* 本文:
__________

第882話 「大阪維新」の闇なのか、「大阪市役所」の闇なのか?

私が最初に見た報道は、5/21 読売新聞朝刊の社会面の記事だった。


2023年の1月、大阪湾に迷い込んだマッコウクジラ「淀ちゃん」が亡くなり、死骸を紀伊水道沖に沈める、ということを大阪市の「大阪港湾局」が行なったが、それに伴う費用について、「本来の担当者」ではない「経営改革課長」が出てきて、「契約価格の『引き上げ』に加担」していた、というニュースであった。業者側の担当者も、元大阪市の職員で、この経営改革課長とは親しい間柄だったそうだ。


記事では、大阪市側の課長二人(本来の担当者である「海務課長」と、本来は「関係のない」はずの「経営改革課長」)と業者担当者の主なやり取りも取り上げられていた。

__________

* 与えられたデータ:
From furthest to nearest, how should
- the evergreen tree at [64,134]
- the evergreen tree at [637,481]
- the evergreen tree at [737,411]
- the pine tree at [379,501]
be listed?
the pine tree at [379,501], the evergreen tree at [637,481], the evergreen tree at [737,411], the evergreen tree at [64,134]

__________

* 課題内容:
本文によると、業者側の担当者は以前どのような立場にあったか。

* 解答:
元大阪市の職員だった。